When the meal moves to other dishes like sambhar and kadhi flanked by other, chunkier dishes like chhole and rajma, the hapless observer is completely flummoxed. Let us call this person Joe. “They then proceeded to dip their flatbread into a chickpea stew,” Joe describes to his native audience listening in rapt fascination. Or that “they poured the dark gravy over rice, used their fingertips to mix the two well, and ate little balls of the rice-and-gravy mixture, now and then reaching out for a bite of the lentil crisp”.
In this world, sambhar is a sauce or gravy, while rasam would be a broth. Take a look at Wikipedia’s definition of sambhar. “…a lentil-based vegetable stew or chowder based on a broth made with tamarind.” Clearly, the writer is hoping that stitching multiple patches will cover up the gaps in the language fabric.
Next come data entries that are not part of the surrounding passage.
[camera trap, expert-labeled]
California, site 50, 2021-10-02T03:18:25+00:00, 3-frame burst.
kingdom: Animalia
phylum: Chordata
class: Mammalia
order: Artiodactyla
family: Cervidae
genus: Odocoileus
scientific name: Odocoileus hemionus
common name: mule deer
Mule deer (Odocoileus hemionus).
A typical Tamilian meal will serve the rasam course after the sambhar course. The idea of having a course of sauce followed by a broth would feel excessive and convoluted to Joe. Because, in Western meals, the liquids get thicker and thicker as the meal progresses — soup hands over to sauce which gives in to gravy.
Dessert is manageable as long as it is restricted to gulab jamuns (fried dough of milk solids soaked in rose-flavored sugar syrup) or kulfi (traditional Indian ice-cream, usually served in a clay pot). When it gets to kheer and payasam, the language gives up and walks off in a huff.
‘Pudding’ may just about work for thicker dishes like phirni but trying to force-fit the word onto that cup of semiya payasam takes a toll.
But I foresee change.
The English-speaking world (and I refer to those that only speak the one language) is slowly waking up to the delights of Indian food.
Some are already exploring worlds beyond saag, tikka masala and vindaloo. And when I typed this, the proofing tool allowed tikka, masala, and vindaloo without the red squiggly underlines. It didn’t let saag through though. I still count this as progress. It gives me hope that the day is not far when words like dal and sambhar and kadhi will obtain entry into the English language party.
They may end up walking into the ballroom as they are, head held high, oozing exotic charm, like a director of best foreign film at the Oscars after-party. Think ‘Biryani’.
Or they may need to go through an extreme makeover, poured into a lacy, cocktail dress and decked with a spiky, orange wig, to try and fit into local sensibilities. Like ‘khichdi’ mutating into ‘kedgeree’.
Or they could become a plus-one and sashay in on the arms of a familiar who is ‘on the list’. Like ‘naan’ bread and ‘chai’ tea.